### SOURCE EXTRACT ###
Report on the General Budget

  1.5  The document on which we report is provisional, but we expect that the final version when published in the Official Journal will simply correct any typographical errors.

  1.6  The report contains a chapter on own resources followed by chapters on each of the five main categories of expenditure (the CAP, structural measures, internal policies, external aid, and administrative expenditure). It concludes with chapters on financial investments and banking activities, and the Statement of Assurance. The Minister's EM provides a summary of each of the subject-specific chapters of the report (EM, paras 9-42). The EM also summarises the Commission's responses to the issues raised by the ECA.

  1.7  The report refers to a number of ECA Special Reports, published in 1999 and in other years. We reported on the ECA's Annual Report for 1998 on 26 January 2000.[1] Since that Report, we have reported on 19 Special Reports and these are listed in Annex B to this Report. In the case of the ECA Special Report No. 11/2000 (on the olive oil support scheme) we recommended a debate in European Standing Committee A, which should be held shortly.

  1.8  The ECA notes that 1999 was an important year for financial management in the Community. Following the crisis of confidence in the Commission's management, which led to the resignation of the Santer Commission, the new Commission began immediately on a new reform programme. The ECA notes that this involved three related themes: reform of the way political priorities are set and resources allocated, important changes to personnel policy, and a radical overhaul of financial management and control. We reported on the White Paper on reform of the Commission on 12 April 2000.[2] On 19 April 2000, we reported on the Commission's Action Plan for improving financial management and procedures.[3] On 29 November 2000, we reported on the Commission's proposal for a complete recasting of the Financial Regulation and referred it for an opinion to the Committee of Public Accounts.[4] This Regulation is the main instrument which lays down rules for all aspects of the establishment of the budget and the implementation of revenue and expenditure, the definition of the role and responsibilities of those involved in implementation; and the monitoring and control of implementation. A new Regulation is regarded as a key plank in reform of financial management within the Commission. Steps have already been taken, ahead of adoption of a new Regulation, to separate internal audit from financial control within the Commission and to decentralise control to Directorates. The ECA notes that most of the weaknesses which the reform programme is seeking to address are points which it has emphasised in its reports on many occasions. It welcomes the steps the Commission is taking to improve financial management and also the introduction of Activity Base Management (ABM), as proposed in the White Paper, which it says should assist the Commission to improve its setting up priorities in line with available financial and administrative resources.
###
_REQUIRED WORK_
Render this sentence from the budget report in French: "The ECA notes that 1999 was an important year for financial management in the Community."
### DATA ###
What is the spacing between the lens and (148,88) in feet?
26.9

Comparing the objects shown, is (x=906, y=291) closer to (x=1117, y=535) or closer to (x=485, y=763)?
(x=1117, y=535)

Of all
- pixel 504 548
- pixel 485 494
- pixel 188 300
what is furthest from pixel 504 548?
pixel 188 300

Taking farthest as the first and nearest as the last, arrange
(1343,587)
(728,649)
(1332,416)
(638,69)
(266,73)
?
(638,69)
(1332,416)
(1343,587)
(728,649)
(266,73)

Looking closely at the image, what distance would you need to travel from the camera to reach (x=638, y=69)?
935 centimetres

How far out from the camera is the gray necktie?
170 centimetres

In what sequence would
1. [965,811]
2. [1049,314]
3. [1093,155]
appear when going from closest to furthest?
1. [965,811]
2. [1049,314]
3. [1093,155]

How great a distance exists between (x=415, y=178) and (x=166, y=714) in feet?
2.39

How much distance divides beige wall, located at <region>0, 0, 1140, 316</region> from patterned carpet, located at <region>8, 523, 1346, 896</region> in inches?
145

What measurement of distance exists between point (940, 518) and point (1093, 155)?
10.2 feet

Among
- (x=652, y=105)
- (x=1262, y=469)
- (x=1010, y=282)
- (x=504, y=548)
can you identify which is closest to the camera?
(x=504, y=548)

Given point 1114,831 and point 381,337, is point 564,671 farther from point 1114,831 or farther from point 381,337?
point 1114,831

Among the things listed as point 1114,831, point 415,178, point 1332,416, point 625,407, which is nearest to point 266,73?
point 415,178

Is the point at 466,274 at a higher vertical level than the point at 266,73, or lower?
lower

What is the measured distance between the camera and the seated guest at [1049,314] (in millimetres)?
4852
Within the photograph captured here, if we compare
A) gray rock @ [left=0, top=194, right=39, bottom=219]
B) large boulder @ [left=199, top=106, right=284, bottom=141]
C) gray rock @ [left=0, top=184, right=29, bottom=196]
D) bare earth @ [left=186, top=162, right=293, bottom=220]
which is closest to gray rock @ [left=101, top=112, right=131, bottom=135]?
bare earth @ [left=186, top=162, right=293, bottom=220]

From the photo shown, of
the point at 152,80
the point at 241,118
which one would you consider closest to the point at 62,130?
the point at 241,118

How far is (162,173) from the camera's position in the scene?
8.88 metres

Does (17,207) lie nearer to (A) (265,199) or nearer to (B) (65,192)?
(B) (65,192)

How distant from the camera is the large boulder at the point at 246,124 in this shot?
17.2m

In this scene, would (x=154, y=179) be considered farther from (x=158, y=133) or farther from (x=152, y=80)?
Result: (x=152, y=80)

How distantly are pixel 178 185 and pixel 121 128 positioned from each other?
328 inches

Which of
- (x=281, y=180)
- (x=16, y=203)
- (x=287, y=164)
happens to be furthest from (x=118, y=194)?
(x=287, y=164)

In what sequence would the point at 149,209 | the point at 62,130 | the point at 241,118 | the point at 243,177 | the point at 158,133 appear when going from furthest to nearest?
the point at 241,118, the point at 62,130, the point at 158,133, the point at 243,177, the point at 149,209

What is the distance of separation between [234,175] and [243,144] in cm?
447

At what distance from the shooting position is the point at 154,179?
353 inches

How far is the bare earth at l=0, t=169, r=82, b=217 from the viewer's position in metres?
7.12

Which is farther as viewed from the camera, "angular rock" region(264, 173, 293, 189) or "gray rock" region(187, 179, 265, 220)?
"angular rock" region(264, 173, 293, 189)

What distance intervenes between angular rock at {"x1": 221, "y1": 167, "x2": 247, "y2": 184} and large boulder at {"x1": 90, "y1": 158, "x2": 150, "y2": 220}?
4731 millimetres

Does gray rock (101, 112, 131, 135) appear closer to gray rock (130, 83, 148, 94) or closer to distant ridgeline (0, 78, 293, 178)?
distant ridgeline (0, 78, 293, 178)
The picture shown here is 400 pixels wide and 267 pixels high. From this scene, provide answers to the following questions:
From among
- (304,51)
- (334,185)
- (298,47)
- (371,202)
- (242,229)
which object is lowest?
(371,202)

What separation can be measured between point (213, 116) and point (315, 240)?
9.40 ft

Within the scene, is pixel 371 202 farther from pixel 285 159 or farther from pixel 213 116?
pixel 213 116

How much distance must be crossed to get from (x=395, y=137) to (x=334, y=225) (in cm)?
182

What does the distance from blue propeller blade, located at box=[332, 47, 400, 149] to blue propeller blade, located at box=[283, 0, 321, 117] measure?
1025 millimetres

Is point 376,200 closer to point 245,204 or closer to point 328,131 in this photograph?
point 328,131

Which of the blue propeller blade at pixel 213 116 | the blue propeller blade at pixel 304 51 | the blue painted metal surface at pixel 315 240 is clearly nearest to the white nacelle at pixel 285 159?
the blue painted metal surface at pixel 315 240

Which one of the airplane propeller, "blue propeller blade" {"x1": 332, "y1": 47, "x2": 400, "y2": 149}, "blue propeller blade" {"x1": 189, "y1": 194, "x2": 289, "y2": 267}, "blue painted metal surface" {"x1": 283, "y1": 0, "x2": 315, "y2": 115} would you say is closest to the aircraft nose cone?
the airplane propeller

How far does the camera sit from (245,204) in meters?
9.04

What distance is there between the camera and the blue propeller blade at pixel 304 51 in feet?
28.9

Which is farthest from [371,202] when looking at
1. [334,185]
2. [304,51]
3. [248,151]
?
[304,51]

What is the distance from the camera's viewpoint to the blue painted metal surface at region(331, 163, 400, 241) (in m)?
###
_FULL ANSWER_
La CCE constate que 1999 a été une année importante pour la gestion financière dans la Communauté.